To begin with let's again create the data, but now we pretend that one side of the sky is expected to obtain twice as many counts as the other (which could occur if the instrument looked at that half of the sky twice as long for example).


In [9]:
nside = 2
npix = hp.nside2npix(nside)
exposure = np.zeros(npix)
exposure[0:int(npix/2)] = 1.0
exposure[int(npix/2):npix] = 2.0
data = np.random.poisson(exposure).astype(np.int32)

for ips in range(10):
    loc = np.random.randint(npix)
    data[loc] += np.random.poisson(50*exposure[loc])

hp.mollview(data,title='Fake Data with point sources')
hp.mollview(exposure,title='non-uniform Exposure Map')


Now we again analyze this data. Critically, note that when we configure the scan we set nexp=2 to indicate that the code should run with 2 exposure regions. In this simple example we know that 2 is all we need, but in real situations it is worth trying various values of nexp to see where results converge.


In [10]:
n = nptfit.NPTF(tag='SimpleNPTF_Example')
n.load_data(data,exposure)

iso = np.ones(npix)
n.add_template(iso, 'iso_p',units='flux')
n.add_template(iso, 'iso_np',units='PS')

n.add_poiss_model('iso_p', '$A_\mathrm{iso}$', [0,2], False)
n.add_non_poiss_model('iso_np',
                      ['$A^\mathrm{ps}_\mathrm{iso}$','$n_1$','$n_2$','$S_b$'],
                      [[-10,1],[2.05,60],[-60,1.95],[0.01,200]],
                      [True,False,False,False])

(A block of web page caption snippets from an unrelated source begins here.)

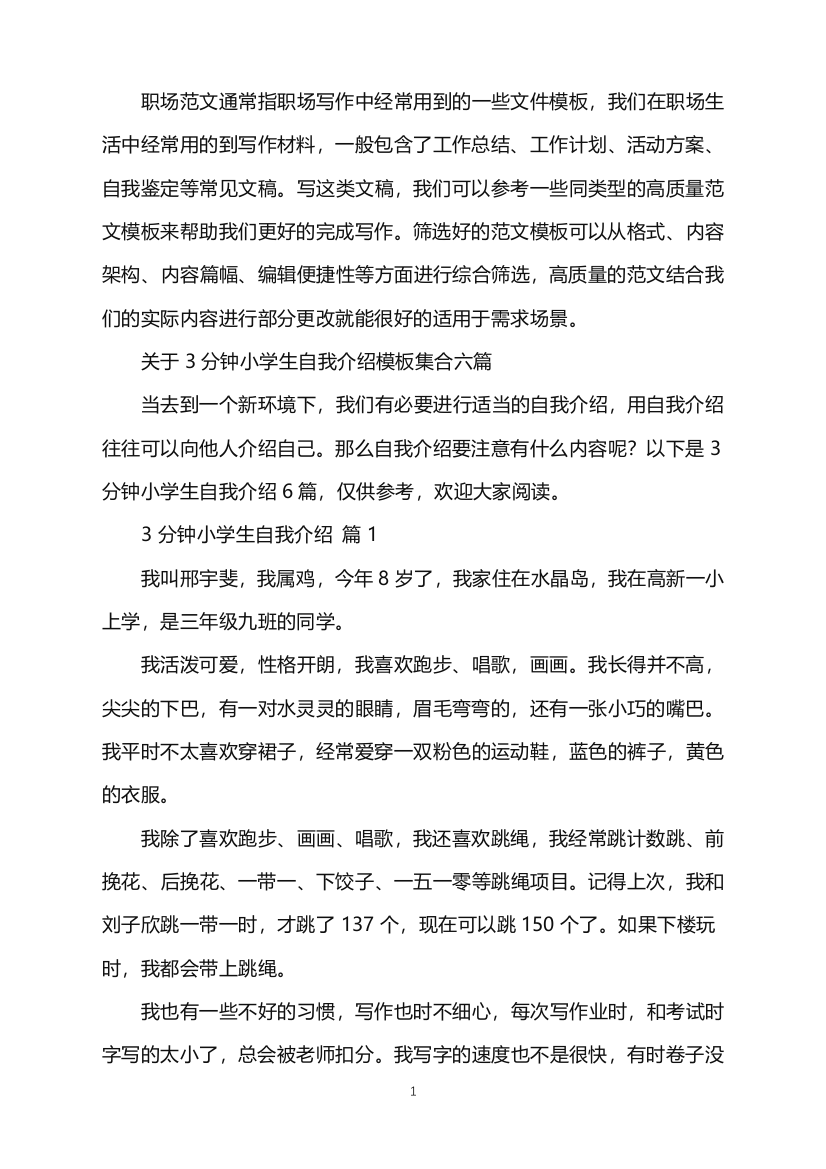 2022年关于3分钟小学生自我介绍模板集合六篇word版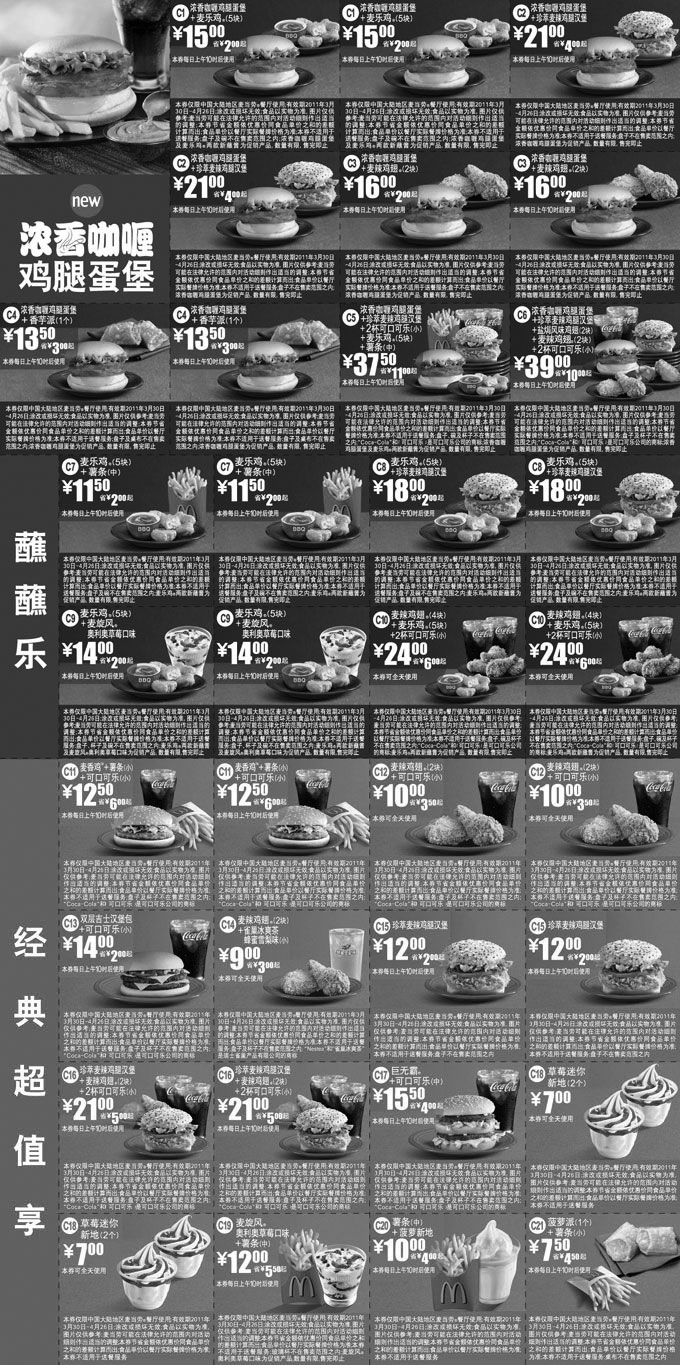 黑白优惠券图片：麦当劳优惠券2011年4月整张打印版本 - www.5ikfc.com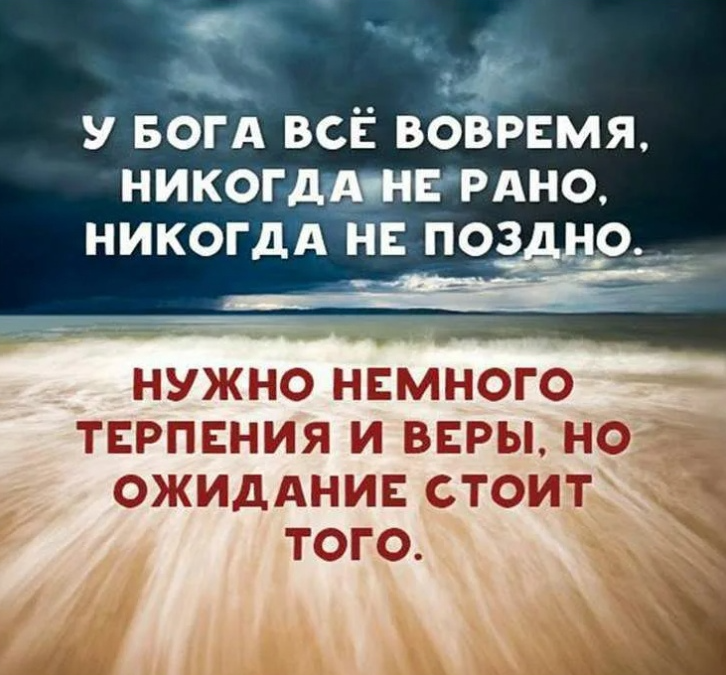 Ни рано. Жизненные цитаты. Красивые и Мудрые высказывания. Интересные высказывания о жизни. Афоризмы про жизнь.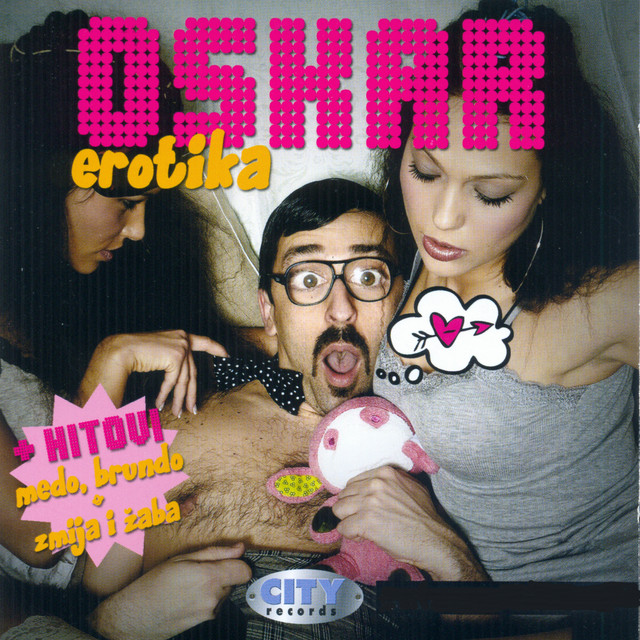 Erotika cover art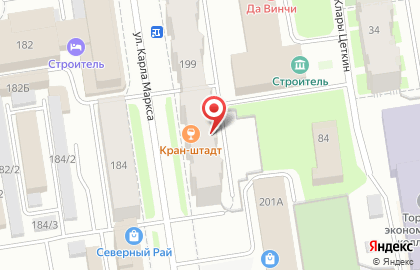 ЗАО ЕВРОПЕЙСКИЙ ТРАСТОВЫЙ БАНК на улице Карла Маркса на карте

n.configure_for_scan(nexp=2)
n.perform_scan(nlive=500)

n.load_scan()
an = dnds_analysis.Analysis(n)
an.make_triangle()
plt.show()
plt.close()


No mask set; defaulting to a blank mask
The number of parameters to be fit is 5
  analysing data from /zfs/nrodd/NPTFRemakeExamples/chains/SimpleNPTF_Example/.txt

Everything is again well converged. Note that this time Sb has converged near 75, not 50. This is exactly what should be expected though, as the mean number of injected counts per PS over the sky is 50 x mean(exposure) = 75.

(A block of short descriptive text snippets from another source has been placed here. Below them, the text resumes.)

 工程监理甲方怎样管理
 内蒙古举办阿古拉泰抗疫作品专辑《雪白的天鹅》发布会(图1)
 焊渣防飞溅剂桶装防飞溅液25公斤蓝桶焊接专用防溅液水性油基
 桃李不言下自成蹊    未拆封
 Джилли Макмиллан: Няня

To highlight the importance of the exposure regions, let's repeat this using only one exposure region which we emphasize is the wrong thing to do.


In [11]:
n = nptfit.NPTF(tag='SimpleNPTF_Example')
n.load_data(data,exposure)

iso = np.ones(npix)
n.add_template(iso, 'iso_p',units='flux')
n.add_template(iso, 'iso_np',units='PS')

n.add_poiss_model('iso_p', '$A_\mathrm{iso}$', [0,2], False)
n.add_non_poiss_model('iso_np',
                      ['$A^\mathrm{ps}_\mathrm{iso}$','$n_1$','$n_2$','$S_b$'],
                      [[-10,1],[2.05,60],[-60,1.95],[0.01,200]],
                      [True,False,False,False])

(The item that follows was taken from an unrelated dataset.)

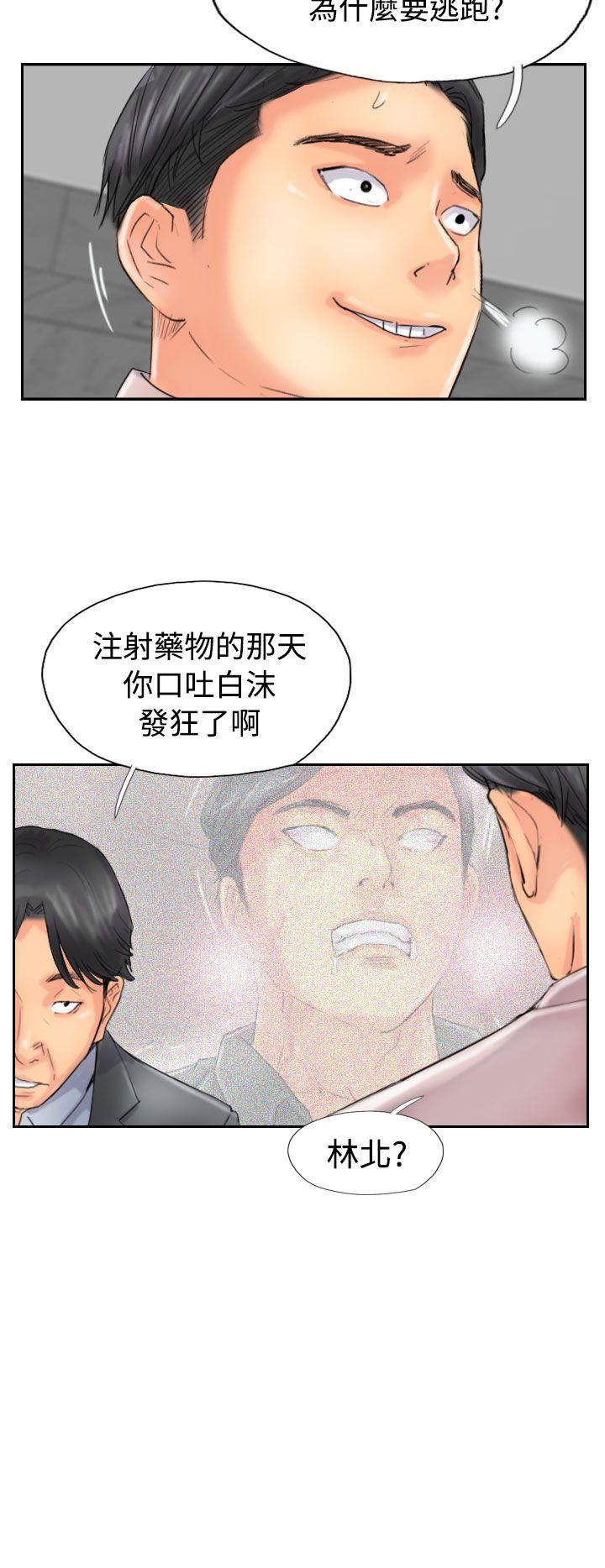 [韩国漫画] 小偷 剧情,熟女人妻,巨乳大奶,OL#[29P]-24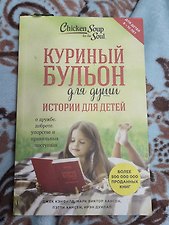 Фото отзыв 0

n.configure_for_scan(nexp=1)
n.perform_scan(nlive=500)

n.load_scan()
an = dnds_analysis.Analysis(n)
an.make_triangle()
plt.show()
plt.close()


No mask set; defaulting to a blank mask
The number of parameters to be fit is 5
  analysing data from /zfs/nrodd/NPTFRemakeExamples/chains/SimpleNPTF_Example/.txt

We see that the non-Poissonian parameters are not as well converged, and in particular Sb has not converged to its mean value over the sky. Note that Sb appears in some instance to be bimodal, at 50 and 100 representing the two point source brightnesses if the exposure correction is not accounted for.